In past ages, the bay used to be regularly visited by sailing vessels up to 700 tons. These were able to anchor here up until around the 1850s, after which the sand of the Burry Estuary silted the bay too heavily to afford their traffic.
Beachcombing the Sands
The sands here can shift quite drastically with the tides, especially after a gale. At low tides, after the sands have shifted, many a rewarding find have been discovered by walking this stretch of beach. Not so long ago, the handle of a 17th Century sword was discovered, protruding from the sands like King Arthur's Excalibur itself. The handle had become separated from the blade itself but, remarkably, this also was found, and by the same man, a few days later whilst patrolling the same stretch of bay. Historians and archeologists all insist that this area still has a lot of treasure to disclose to the lucky beachcomber.
At the northern end of the bay, set high amongst the cliff, lays the twin entrance of Spritsail Tor Cave. Discovered in 1839 whilst quarrying the rock here, remains of Ice-Age animals and two fragments of worked bone suggest that the cave was occupied by Palaeolithic man.
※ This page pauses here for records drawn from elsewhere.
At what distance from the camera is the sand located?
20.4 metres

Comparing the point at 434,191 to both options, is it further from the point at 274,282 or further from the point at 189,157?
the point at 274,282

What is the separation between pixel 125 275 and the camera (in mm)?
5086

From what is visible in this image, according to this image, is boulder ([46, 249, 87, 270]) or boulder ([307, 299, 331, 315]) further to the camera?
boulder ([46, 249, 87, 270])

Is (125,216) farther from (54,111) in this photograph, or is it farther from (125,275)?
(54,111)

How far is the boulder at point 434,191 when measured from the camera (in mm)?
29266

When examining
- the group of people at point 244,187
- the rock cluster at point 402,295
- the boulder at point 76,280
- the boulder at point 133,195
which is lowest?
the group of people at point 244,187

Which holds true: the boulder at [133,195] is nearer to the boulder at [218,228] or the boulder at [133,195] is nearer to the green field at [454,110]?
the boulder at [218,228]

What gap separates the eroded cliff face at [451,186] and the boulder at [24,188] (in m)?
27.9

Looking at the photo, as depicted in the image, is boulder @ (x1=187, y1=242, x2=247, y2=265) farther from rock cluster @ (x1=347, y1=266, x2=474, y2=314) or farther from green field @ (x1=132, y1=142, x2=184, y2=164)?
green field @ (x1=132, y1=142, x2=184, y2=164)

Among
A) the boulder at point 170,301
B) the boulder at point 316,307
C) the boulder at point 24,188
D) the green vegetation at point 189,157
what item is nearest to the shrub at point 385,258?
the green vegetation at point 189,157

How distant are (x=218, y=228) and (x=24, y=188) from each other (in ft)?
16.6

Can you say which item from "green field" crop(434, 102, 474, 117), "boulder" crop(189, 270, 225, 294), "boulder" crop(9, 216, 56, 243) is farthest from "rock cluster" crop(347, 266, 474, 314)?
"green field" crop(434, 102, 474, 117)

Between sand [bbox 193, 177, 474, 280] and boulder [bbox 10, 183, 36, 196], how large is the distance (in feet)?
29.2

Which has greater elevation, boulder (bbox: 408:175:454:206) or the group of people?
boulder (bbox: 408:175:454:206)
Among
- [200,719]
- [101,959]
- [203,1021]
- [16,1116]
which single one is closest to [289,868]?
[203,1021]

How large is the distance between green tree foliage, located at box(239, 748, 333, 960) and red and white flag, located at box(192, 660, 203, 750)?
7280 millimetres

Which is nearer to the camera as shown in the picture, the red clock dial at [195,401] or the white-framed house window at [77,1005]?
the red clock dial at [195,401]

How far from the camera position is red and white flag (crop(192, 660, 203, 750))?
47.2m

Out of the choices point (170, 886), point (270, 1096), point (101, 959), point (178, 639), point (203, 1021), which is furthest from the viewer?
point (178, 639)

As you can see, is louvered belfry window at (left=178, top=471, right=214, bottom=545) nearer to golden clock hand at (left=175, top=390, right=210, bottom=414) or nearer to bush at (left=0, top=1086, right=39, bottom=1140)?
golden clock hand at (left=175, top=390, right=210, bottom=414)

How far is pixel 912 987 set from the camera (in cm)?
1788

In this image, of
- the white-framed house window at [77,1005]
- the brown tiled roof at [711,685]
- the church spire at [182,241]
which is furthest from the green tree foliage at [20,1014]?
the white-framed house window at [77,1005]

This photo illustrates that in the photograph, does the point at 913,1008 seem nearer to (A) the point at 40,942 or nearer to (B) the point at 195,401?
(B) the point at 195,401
Further animal and human bones were also uncovered here, along with fragments of pottery, detailing how the cave later came to be used as for domestic and funerary use during the Roman occupation of the area.
To the south-east of the bay, at Foxhole Point, a deep but shallow sea cave with a clean, sandy floor can be found.
The southern end of the bay gives access, at low tide only to a series of small coves, the largest of which is Blue Pool Bay.